Bugüne kadar oynadığı ciddi maçlar içinde Galatasaray’ın ritmini en zor bulduğu maçtı. Galibiyeti uzun uzadıya anlatmak yersiz. Galatasaray iyi hücum eden bir takım. Elano, Baros ve Keita ile yapamıyorsa, Kewell, Nonda ve Aydın ile yapıyor. Mesele Galatasaray’ın bu ritmi yakalamakta neden 70 dakika beklediğidir Ankaraspor maçının ardından.

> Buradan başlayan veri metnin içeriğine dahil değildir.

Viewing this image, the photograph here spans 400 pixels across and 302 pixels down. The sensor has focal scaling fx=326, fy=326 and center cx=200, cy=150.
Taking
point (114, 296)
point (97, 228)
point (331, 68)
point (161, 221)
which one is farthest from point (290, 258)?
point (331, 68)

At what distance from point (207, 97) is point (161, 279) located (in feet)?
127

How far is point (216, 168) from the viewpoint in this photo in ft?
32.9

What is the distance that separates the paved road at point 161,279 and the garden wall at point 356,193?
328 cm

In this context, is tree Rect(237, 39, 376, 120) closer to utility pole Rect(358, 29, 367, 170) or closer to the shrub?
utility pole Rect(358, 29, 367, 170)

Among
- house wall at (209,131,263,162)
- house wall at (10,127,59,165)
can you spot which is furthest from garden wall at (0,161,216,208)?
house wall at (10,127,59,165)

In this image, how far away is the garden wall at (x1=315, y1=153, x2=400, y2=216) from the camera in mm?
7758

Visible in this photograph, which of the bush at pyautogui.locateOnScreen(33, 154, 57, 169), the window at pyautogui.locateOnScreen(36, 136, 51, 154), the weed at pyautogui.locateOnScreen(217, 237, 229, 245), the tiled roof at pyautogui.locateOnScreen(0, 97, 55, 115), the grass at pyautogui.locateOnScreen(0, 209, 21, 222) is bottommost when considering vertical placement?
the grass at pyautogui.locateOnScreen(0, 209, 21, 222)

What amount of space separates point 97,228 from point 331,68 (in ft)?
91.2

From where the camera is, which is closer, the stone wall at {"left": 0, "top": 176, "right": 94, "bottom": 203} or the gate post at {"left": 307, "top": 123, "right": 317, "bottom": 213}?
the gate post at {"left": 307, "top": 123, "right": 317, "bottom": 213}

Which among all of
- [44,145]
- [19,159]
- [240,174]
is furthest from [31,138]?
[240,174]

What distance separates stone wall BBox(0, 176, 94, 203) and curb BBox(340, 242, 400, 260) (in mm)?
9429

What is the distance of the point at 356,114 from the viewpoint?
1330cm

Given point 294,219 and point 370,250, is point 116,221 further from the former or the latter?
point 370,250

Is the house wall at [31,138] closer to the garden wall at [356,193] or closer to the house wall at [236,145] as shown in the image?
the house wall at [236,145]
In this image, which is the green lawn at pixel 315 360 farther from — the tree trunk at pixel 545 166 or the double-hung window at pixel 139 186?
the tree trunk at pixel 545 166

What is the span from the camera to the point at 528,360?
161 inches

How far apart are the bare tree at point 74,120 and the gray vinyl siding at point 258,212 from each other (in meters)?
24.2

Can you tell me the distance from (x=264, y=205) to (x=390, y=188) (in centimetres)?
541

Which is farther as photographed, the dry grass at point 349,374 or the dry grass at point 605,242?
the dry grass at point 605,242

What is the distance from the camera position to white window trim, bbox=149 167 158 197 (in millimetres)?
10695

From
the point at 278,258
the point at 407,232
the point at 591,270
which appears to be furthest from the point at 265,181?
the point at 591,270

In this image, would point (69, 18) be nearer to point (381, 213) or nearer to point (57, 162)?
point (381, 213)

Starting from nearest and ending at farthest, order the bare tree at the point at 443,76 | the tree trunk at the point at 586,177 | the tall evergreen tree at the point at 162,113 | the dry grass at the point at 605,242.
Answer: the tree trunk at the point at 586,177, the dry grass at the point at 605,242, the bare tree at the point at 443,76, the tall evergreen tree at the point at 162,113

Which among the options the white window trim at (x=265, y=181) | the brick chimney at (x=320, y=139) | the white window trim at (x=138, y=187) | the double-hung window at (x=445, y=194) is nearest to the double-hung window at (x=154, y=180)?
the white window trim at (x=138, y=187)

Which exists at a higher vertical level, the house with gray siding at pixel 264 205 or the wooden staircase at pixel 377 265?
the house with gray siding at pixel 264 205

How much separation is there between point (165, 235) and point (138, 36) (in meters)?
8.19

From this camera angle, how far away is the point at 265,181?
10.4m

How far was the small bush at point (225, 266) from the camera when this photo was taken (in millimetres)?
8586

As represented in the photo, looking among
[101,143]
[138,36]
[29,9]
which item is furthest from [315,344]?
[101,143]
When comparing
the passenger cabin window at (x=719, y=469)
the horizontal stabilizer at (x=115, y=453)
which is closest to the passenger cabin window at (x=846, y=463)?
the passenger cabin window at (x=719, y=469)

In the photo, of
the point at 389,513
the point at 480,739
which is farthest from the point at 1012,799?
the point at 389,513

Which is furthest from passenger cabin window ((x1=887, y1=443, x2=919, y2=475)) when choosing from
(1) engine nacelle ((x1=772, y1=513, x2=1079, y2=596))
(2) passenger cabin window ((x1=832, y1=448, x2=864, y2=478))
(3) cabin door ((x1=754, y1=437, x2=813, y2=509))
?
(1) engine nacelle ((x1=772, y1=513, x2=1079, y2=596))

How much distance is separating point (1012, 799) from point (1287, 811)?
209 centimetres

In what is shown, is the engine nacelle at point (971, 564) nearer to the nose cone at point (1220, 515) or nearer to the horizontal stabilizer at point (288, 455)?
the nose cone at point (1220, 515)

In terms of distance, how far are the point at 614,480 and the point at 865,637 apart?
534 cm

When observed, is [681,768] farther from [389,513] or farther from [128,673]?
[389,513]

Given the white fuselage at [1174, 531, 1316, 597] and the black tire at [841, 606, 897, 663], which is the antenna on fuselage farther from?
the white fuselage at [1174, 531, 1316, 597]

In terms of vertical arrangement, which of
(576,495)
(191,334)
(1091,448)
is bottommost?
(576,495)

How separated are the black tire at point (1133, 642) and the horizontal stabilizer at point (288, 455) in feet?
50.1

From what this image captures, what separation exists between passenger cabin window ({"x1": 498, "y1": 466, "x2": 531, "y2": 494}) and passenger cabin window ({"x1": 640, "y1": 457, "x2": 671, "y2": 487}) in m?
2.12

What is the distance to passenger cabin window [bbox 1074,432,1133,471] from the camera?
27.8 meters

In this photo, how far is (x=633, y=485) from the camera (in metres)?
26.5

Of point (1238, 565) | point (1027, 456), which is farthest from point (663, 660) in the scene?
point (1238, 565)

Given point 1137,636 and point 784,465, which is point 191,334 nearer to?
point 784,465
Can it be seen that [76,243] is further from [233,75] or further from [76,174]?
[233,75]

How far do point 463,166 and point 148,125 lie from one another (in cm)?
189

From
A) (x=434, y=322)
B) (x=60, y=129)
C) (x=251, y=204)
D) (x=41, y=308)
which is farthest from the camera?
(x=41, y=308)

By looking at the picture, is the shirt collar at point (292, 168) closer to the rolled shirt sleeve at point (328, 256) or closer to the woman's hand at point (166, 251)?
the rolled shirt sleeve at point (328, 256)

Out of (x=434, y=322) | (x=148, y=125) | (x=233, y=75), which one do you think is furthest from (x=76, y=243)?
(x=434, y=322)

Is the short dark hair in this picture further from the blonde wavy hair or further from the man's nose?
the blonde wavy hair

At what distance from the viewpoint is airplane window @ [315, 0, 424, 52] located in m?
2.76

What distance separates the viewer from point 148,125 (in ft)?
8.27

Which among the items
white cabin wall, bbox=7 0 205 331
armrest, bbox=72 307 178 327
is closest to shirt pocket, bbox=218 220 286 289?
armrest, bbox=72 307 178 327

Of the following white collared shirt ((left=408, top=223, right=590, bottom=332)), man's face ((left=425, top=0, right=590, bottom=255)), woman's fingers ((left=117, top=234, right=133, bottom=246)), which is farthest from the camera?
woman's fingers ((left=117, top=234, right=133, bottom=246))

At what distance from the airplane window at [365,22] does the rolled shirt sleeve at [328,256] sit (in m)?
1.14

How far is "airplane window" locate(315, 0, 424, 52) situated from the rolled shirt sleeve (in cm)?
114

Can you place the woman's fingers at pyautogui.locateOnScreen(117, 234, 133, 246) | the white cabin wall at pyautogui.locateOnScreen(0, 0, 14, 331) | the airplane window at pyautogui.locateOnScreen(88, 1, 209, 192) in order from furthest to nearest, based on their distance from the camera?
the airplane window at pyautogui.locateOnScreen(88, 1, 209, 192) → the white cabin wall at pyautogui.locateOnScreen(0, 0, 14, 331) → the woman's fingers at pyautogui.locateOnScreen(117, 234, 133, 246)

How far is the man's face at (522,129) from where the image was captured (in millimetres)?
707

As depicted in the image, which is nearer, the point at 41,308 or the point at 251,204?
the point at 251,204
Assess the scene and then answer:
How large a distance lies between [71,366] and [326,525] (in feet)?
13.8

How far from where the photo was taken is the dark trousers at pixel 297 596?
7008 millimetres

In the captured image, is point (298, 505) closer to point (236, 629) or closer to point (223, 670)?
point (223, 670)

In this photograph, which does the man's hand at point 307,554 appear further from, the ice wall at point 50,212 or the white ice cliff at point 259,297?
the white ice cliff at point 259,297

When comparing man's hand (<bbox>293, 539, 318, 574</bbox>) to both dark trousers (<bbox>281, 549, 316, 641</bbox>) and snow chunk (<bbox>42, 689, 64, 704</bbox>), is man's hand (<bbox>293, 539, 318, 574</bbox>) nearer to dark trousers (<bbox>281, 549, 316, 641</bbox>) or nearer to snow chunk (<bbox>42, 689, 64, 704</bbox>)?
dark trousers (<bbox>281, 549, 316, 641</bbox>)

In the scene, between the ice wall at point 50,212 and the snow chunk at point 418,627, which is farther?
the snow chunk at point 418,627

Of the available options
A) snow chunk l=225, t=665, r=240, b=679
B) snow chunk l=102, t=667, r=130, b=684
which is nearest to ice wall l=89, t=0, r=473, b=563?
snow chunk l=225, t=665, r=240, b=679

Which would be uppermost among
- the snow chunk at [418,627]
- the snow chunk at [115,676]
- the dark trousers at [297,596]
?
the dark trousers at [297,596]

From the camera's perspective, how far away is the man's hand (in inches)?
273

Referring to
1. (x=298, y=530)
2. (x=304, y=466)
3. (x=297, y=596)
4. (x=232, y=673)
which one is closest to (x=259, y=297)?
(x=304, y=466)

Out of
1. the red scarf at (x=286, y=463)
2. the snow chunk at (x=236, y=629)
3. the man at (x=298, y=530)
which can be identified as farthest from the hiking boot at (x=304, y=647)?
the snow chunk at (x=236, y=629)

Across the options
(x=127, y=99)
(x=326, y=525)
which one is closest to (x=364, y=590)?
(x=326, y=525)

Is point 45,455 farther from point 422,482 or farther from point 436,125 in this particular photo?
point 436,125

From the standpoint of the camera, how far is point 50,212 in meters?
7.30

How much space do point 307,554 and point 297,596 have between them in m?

Biz de bunu madde madde değerlendirelim:

- Rakibin durumu: Olaya konsantre olabilmek için hiçbir geçerli sebebi kalmayan Ankaraspor topçusunun ruh hali, ister istemez maça da yansıdı. Ankaraspor ve geleceği konusuna yazı sonunda değineceğiz ama asla kınamadığım şekilde, maçtan kopuktu Ankarasporlular. Bu da maçın gazını kaçırdı, ister istemez.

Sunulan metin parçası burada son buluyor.